[Records on scene geometry]
============================================================

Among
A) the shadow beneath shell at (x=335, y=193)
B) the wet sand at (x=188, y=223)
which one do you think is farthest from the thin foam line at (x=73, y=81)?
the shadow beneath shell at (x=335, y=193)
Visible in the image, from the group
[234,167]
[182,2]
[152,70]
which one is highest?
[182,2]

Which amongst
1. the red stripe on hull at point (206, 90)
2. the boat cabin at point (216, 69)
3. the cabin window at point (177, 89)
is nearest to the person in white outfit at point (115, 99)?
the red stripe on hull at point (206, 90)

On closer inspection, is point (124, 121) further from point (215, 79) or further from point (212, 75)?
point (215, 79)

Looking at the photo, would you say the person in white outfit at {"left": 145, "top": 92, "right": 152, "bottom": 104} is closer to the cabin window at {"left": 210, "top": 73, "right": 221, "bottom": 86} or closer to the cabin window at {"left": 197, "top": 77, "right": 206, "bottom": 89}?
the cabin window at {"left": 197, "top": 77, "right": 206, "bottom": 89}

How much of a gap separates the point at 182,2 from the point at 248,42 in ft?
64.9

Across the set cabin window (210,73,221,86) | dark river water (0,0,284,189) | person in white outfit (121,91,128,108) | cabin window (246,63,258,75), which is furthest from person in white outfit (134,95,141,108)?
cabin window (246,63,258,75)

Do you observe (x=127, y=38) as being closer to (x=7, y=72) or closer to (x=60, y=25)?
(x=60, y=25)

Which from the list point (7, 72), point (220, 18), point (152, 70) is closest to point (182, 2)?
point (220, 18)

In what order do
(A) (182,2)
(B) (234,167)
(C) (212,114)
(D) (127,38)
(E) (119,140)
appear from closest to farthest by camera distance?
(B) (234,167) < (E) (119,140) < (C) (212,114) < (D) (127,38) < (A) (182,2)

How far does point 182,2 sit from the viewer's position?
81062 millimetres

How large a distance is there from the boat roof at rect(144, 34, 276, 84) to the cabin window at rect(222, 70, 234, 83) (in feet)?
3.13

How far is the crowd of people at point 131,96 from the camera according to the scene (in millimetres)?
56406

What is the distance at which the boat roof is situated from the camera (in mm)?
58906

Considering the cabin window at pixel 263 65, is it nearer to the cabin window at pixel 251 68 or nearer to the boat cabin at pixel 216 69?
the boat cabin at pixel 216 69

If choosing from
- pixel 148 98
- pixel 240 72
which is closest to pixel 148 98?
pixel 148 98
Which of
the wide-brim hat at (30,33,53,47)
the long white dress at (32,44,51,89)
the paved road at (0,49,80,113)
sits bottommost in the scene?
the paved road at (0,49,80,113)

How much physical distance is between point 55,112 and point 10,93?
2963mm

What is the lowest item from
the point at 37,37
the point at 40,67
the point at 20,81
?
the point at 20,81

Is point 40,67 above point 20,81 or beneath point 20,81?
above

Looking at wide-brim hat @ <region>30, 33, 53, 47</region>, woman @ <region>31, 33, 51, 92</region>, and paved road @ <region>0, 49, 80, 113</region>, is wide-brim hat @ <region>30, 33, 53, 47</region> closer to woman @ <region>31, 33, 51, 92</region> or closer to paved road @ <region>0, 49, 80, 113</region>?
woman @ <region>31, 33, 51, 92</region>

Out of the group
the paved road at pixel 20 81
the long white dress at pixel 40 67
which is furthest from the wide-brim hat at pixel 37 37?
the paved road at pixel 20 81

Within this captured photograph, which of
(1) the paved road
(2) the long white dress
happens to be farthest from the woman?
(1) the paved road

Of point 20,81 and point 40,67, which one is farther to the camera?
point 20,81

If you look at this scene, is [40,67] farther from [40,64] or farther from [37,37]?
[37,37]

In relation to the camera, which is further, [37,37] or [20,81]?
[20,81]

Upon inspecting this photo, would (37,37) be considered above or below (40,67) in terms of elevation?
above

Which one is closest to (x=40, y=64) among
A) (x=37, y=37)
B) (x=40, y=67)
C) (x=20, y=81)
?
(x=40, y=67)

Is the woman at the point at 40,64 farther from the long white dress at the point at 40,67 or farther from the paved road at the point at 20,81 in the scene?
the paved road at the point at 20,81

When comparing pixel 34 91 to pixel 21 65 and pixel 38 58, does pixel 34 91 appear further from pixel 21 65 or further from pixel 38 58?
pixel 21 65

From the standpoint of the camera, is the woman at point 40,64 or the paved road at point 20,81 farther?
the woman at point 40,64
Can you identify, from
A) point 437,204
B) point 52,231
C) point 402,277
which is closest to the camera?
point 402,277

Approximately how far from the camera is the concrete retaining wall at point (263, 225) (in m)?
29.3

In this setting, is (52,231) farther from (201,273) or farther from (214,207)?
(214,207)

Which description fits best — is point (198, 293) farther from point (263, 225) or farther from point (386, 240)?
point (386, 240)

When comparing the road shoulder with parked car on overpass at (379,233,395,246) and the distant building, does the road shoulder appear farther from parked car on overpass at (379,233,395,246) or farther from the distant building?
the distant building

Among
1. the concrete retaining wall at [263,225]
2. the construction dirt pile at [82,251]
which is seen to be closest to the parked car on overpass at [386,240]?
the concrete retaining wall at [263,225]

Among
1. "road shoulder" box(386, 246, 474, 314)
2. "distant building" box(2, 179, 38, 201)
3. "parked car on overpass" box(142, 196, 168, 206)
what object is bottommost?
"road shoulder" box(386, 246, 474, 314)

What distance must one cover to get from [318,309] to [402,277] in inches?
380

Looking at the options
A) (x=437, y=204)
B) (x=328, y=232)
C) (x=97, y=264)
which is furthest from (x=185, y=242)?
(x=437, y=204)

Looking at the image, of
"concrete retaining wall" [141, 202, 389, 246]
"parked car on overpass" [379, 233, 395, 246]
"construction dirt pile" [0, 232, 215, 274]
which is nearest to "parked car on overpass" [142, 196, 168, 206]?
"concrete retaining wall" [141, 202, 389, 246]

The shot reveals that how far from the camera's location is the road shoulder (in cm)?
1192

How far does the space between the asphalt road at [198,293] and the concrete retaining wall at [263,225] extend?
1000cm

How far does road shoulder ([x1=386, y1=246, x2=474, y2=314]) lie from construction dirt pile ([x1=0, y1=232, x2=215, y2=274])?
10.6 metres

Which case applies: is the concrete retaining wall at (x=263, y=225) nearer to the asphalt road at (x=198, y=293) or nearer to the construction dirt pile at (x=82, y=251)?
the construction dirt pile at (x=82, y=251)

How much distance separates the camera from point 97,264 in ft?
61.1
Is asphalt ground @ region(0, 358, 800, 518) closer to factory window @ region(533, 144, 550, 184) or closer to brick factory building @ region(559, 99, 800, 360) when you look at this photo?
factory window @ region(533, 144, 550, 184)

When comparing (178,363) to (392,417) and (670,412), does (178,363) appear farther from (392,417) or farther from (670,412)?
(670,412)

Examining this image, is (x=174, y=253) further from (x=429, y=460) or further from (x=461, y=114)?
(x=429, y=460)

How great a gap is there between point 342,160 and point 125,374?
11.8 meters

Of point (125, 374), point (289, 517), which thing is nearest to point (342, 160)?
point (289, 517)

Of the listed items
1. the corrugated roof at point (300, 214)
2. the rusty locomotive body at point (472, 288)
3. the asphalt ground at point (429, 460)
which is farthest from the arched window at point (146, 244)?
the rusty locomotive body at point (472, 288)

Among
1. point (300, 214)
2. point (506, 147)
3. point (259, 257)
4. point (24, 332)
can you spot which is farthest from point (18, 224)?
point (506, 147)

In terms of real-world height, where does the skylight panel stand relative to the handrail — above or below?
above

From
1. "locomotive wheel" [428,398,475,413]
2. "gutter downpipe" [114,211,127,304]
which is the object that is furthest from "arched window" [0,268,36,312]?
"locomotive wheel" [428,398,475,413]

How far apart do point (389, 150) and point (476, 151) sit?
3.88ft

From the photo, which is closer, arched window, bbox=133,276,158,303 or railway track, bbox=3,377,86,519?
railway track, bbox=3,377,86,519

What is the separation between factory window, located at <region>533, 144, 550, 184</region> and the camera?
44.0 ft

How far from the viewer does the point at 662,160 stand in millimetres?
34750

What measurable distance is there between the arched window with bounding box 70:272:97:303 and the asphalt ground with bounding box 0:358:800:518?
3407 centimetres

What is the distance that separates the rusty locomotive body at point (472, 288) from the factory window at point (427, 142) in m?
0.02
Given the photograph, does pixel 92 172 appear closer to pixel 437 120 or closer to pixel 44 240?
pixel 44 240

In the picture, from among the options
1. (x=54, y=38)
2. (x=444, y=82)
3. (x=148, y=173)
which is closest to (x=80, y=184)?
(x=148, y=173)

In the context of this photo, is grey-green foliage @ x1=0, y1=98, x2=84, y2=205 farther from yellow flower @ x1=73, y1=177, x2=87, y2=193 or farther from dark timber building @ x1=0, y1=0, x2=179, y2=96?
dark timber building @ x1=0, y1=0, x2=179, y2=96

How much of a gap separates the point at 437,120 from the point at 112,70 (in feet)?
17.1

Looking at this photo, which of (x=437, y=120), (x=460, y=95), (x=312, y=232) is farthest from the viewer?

============================================================

# AIM:
Copy out the stretch of the records from the line containing "What measurable distance" through the end of the records, keeping every line unchanged.

# TASK RESULT:
What measurable distance is there between the arched window with bounding box 70:272:97:303 and the asphalt ground with bounding box 0:358:800:518?
3407 centimetres

What is the distance that separates the rusty locomotive body at point (472, 288) from the factory window at point (427, 142) in m?
0.02
Given the photograph, does pixel 92 172 appear closer to pixel 437 120 or closer to pixel 44 240?
pixel 44 240

In the picture, from among the options
1. (x=54, y=38)
2. (x=444, y=82)
3. (x=148, y=173)
which is closest to (x=80, y=184)?
(x=148, y=173)

In the context of this photo, is grey-green foliage @ x1=0, y1=98, x2=84, y2=205 farther from yellow flower @ x1=73, y1=177, x2=87, y2=193 or farther from dark timber building @ x1=0, y1=0, x2=179, y2=96?
dark timber building @ x1=0, y1=0, x2=179, y2=96

How much of a gap separates the point at 437,120 from the point at 112,70 (in feet)?
17.1

Looking at this photo, which of (x=437, y=120), (x=460, y=95), (x=312, y=232) is farthest from the viewer?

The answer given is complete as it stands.